Start of Supplied material

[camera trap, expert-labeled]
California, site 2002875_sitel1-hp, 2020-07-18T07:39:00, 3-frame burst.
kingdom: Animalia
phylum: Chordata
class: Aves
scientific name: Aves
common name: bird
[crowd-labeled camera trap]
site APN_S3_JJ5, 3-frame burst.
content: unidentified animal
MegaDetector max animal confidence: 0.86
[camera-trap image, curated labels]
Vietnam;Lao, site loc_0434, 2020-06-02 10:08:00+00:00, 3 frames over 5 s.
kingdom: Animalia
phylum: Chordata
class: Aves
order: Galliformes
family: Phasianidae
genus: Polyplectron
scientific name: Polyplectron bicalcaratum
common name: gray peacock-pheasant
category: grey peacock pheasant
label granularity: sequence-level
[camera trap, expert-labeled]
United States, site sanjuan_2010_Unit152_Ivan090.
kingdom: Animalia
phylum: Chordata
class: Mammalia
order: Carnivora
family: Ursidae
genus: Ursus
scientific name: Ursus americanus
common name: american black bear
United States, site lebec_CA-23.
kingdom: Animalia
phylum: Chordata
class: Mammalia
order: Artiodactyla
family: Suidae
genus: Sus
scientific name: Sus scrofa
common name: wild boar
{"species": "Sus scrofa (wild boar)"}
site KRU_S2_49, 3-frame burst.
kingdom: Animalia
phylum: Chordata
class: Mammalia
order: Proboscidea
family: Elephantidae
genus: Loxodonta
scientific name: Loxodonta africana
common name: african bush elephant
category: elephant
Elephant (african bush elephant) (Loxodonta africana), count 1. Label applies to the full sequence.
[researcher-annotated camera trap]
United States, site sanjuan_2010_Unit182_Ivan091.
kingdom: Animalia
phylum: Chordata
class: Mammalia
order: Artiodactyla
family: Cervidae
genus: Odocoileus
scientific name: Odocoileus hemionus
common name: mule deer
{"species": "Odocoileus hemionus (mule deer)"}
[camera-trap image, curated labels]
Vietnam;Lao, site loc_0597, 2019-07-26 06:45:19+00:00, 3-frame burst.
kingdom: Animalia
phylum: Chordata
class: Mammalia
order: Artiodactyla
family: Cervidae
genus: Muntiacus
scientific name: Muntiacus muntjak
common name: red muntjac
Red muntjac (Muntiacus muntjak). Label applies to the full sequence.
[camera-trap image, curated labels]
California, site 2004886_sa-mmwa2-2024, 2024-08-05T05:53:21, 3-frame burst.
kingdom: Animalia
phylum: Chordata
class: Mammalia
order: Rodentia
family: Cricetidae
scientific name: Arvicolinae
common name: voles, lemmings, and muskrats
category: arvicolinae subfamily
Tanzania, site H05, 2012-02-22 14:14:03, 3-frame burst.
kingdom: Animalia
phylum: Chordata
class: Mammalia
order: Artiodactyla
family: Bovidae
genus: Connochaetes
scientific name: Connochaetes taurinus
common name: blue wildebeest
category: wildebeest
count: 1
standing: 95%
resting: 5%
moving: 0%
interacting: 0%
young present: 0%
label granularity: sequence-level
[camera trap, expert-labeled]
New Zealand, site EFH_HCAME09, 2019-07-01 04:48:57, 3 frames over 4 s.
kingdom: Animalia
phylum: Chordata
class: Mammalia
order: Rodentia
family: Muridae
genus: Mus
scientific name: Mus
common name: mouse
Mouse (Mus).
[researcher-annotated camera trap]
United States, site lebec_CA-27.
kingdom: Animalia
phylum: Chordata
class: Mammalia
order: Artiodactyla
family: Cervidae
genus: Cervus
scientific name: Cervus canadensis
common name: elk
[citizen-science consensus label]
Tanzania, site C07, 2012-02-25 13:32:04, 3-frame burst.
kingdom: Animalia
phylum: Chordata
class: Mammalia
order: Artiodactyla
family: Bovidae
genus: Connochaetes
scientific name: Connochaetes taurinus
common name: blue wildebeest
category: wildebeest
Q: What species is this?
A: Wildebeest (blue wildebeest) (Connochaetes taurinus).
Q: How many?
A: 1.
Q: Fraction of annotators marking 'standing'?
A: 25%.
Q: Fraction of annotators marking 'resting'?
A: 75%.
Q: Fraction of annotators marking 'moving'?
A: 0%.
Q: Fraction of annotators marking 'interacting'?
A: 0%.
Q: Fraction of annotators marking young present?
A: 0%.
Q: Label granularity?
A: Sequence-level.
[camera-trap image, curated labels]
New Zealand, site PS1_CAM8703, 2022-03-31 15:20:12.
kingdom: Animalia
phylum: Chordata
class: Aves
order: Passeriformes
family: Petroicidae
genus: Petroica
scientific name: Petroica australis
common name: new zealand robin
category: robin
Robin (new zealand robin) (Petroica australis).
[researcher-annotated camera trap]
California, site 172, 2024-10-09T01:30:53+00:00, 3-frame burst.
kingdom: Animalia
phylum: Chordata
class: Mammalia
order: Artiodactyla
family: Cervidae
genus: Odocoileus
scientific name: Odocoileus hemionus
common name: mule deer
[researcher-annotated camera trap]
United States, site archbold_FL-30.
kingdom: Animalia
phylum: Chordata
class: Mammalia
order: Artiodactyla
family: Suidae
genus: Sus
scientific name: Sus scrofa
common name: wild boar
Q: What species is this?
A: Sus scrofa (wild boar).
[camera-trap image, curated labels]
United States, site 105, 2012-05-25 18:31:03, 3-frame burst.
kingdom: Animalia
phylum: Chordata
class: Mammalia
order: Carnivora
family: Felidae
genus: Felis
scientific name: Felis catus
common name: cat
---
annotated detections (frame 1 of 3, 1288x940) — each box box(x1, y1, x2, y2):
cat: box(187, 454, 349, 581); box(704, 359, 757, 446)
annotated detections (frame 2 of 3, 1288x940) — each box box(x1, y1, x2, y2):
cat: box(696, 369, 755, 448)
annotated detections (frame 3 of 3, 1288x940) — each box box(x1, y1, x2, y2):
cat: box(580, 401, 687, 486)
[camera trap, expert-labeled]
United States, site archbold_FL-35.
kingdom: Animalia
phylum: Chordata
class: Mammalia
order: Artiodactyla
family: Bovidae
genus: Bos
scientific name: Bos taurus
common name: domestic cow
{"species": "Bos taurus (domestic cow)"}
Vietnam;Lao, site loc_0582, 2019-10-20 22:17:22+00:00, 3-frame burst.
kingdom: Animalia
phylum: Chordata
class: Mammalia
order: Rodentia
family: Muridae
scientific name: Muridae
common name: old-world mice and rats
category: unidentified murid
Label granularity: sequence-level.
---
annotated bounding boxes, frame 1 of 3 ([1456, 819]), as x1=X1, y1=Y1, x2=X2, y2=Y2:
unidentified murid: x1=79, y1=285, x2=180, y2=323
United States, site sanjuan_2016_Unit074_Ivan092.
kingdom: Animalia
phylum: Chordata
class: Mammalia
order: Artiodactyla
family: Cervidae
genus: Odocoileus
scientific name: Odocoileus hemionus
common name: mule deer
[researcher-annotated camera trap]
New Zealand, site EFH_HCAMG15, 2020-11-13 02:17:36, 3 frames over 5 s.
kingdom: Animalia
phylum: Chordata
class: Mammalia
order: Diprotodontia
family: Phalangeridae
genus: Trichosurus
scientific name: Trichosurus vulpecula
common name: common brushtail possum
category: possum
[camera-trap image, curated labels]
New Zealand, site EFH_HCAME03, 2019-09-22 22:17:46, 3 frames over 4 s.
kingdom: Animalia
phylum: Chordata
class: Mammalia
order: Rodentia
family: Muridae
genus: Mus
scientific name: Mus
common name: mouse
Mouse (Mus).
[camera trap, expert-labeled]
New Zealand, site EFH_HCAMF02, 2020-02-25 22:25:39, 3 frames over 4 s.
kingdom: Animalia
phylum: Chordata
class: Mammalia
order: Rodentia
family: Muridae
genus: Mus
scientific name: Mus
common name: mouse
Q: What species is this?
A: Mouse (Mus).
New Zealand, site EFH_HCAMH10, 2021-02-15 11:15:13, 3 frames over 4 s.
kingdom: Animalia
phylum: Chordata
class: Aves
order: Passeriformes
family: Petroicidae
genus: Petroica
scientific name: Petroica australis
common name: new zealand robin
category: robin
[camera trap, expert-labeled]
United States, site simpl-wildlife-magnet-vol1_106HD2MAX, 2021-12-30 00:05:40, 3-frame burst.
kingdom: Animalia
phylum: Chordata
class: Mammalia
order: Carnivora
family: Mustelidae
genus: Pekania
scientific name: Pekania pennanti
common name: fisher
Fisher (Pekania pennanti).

End of Supplied material

Begin with the line containing "00:05:40, 3-frame burst." and repeat each line exactly until the records above end.

United States, site simpl-wildlife-magnet-vol1_106HD2MAX, 2021-12-30 00:05:40, 3-frame burst.
kingdom: Animalia
phylum: Chordata
class: Mammalia
order: Carnivora
family: Mustelidae
genus: Pekania
scientific name: Pekania pennanti
common name: fisher
Fisher (Pekania pennanti).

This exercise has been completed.